Exercise goal: Please reproduce, word for word, every line of the listing from the one holding "What distance from the camera is point" through the final line, both ends included.

Provided material:
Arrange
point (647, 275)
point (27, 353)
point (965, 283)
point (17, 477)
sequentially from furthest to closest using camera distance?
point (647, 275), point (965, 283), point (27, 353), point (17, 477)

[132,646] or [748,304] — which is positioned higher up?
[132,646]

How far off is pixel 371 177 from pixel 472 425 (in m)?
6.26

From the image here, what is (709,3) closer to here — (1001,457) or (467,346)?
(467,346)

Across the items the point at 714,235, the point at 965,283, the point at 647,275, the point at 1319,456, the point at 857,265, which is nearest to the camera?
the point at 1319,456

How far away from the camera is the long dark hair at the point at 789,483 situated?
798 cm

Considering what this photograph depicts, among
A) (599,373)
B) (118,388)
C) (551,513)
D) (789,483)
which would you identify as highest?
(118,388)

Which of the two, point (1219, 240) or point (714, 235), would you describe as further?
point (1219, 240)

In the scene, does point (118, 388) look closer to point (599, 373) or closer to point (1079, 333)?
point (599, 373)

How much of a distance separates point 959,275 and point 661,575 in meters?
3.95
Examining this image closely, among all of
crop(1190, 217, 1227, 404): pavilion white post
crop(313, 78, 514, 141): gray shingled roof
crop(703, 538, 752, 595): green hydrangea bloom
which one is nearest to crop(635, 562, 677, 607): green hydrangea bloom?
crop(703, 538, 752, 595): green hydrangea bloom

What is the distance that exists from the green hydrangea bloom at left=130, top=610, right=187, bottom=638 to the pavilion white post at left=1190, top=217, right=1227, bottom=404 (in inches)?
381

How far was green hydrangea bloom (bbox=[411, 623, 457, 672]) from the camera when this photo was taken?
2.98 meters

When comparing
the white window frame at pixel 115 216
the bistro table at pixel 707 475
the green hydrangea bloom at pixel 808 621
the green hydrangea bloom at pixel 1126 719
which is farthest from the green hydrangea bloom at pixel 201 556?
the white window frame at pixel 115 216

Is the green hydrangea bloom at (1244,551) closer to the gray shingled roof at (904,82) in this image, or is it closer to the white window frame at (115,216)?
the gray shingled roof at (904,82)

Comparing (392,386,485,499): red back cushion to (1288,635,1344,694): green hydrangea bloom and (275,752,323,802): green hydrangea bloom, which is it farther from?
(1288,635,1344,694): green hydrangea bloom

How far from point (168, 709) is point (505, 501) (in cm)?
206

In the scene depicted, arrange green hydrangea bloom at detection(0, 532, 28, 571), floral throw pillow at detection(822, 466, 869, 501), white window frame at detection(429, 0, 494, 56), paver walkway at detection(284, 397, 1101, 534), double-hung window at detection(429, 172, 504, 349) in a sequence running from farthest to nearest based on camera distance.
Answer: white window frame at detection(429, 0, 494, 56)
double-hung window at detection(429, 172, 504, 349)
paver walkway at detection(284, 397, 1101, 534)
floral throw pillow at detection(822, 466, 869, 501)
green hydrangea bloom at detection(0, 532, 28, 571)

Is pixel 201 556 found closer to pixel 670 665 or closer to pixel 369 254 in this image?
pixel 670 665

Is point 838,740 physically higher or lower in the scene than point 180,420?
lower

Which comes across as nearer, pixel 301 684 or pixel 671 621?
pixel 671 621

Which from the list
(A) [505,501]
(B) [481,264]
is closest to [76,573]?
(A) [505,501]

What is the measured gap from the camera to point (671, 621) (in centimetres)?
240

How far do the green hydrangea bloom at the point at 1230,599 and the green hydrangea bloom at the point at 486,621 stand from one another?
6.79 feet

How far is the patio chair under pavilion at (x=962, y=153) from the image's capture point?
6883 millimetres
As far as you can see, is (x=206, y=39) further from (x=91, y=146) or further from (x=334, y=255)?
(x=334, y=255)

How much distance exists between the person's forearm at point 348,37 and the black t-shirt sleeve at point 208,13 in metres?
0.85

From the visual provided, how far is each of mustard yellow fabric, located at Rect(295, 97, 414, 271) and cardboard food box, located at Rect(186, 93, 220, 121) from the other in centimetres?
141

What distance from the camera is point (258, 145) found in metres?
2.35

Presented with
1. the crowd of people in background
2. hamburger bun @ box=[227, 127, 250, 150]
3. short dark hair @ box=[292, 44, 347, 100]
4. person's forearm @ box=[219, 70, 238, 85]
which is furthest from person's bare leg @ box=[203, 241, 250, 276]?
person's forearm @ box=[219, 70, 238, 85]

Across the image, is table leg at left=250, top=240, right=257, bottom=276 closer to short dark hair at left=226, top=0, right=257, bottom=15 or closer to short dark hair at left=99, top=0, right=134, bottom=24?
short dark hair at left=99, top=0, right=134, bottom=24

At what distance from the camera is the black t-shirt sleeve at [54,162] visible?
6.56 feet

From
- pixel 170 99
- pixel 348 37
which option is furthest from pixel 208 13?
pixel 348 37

Expected answer:
What distance from the camera is point (258, 145) found in metres?
2.35

Presented with
1. the crowd of people in background
2. hamburger bun @ box=[227, 127, 250, 150]
3. short dark hair @ box=[292, 44, 347, 100]
4. person's forearm @ box=[219, 70, 238, 85]
which is furthest from person's bare leg @ box=[203, 241, 250, 276]?
person's forearm @ box=[219, 70, 238, 85]

Across the image, is table leg at left=250, top=240, right=257, bottom=276 closer to short dark hair at left=226, top=0, right=257, bottom=15 or closer to short dark hair at left=99, top=0, right=134, bottom=24?
short dark hair at left=99, top=0, right=134, bottom=24

At what distance from the camera is the black t-shirt sleeve at [54,162] visible?
6.56 feet

From
- pixel 170 99
- pixel 348 37
which option is furthest from pixel 208 13?
pixel 348 37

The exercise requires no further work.